*Extracted text*:

Sites : Kino-teatr, IMDb, ru-Wikipedia

Biography
Born on May 12, 1933, in Moscow, Andrei Andreyevich Voznesensky studied architecture at the Moscow Architectural Institute, from which he graduated in 1957.

From the age of fourteen, Voznesensky wrote poems that he sent to Boris Pasternak, who encouraged him to pursue poetry and became his mentor. He very early developed a bold and innovative style of writing. His first collection of poems, Mosaic (Мозаика), was published in Vladimir in 1960.

Along with Yevgeny Yevtushenko and Bella Akhmadulina, he embodied the generation of the “stadium poets,” whose public readings drew thousands of spectators in the 1960s.

His poetry broke with the official tone of socialist realism. It explored tensions between the individual and power, tradition and modernity, technology and spirituality. His rhythmic and theatrical stage delivery helped renew the public status of the poet in the USSR.

*Challenge 1*: Which people other than Voznesensky himself does the biography name?
*Challenge 2*: Can you rewrite the biography from "Sites : Kino-teatr, IMDb, ru-Wikipedia" to "graduated in 1957.", changing "architecture" to "engineering"?

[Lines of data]

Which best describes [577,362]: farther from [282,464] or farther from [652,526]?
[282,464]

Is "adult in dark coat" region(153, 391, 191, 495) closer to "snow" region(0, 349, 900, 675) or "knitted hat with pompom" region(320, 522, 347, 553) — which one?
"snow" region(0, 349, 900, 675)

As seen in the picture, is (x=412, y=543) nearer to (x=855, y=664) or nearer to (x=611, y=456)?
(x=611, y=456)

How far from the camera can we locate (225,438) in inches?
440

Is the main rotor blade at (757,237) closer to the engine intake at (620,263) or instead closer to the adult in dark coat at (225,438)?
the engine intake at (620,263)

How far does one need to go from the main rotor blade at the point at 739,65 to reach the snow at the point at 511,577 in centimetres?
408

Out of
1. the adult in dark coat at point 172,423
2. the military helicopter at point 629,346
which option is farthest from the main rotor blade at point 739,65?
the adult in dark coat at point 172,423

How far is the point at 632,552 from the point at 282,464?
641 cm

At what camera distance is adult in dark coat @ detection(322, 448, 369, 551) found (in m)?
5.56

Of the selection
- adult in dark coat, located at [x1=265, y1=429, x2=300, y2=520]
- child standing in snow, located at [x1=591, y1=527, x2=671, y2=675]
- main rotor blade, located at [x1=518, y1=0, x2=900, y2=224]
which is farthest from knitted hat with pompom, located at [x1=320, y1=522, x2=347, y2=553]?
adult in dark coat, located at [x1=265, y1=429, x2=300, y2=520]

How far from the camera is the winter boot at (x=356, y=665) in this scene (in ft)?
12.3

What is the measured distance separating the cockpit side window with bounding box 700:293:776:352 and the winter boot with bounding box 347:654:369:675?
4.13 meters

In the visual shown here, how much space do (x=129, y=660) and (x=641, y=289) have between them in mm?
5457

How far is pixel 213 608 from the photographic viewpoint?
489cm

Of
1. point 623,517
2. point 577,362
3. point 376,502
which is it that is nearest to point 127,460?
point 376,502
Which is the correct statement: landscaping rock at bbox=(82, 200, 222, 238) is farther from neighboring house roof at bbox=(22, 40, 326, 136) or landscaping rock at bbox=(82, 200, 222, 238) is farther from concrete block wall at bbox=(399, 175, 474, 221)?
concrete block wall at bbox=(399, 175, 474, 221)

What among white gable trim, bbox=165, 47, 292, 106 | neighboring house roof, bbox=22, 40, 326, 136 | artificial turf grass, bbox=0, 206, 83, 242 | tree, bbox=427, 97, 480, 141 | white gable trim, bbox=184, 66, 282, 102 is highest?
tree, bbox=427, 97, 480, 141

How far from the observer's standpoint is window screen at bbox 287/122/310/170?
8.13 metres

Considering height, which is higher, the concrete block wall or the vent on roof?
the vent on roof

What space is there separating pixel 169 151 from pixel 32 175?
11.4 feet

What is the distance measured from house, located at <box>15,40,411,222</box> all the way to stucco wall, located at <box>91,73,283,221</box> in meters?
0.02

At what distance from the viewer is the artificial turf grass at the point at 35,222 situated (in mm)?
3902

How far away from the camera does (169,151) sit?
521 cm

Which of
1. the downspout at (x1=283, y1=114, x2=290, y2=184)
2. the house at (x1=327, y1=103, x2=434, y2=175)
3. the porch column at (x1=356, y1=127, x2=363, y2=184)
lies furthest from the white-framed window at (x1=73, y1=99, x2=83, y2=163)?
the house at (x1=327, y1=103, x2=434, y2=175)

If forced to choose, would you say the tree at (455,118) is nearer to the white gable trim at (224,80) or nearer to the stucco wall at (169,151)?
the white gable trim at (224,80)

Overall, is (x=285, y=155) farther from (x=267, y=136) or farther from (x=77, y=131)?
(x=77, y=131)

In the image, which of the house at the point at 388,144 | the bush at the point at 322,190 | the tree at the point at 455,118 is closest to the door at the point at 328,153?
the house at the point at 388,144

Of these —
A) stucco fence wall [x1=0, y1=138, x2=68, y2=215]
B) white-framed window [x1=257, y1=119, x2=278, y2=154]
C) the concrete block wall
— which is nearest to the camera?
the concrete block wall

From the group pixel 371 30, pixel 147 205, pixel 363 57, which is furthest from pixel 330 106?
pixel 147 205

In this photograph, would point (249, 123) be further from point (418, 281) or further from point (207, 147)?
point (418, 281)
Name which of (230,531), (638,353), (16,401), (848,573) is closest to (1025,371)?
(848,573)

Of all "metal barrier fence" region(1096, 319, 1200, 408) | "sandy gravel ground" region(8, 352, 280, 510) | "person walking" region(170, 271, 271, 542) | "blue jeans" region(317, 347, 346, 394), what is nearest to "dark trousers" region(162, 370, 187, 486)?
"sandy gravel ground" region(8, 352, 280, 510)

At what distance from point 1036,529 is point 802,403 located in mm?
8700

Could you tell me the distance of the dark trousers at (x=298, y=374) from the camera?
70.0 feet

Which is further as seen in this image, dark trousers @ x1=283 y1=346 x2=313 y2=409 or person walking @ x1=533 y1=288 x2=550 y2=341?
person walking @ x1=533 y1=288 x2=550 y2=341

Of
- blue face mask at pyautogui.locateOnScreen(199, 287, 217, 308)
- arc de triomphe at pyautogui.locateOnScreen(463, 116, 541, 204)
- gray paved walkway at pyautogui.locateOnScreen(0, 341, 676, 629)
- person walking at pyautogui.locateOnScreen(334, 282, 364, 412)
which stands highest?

*Correct answer 1*: Boris Pasternak, Yevgeny Yevtushenko, Bella Akhmadulina

*Correct answer 2*:
Sites : Kino-teatr, IMDb, ru-Wikipedia

Biography
Born on May 12, 1933, in Moscow, Andrei Andreyevich Voznesensky studied engineering at the Moscow Architectural Institute, from which he graduated in 1957.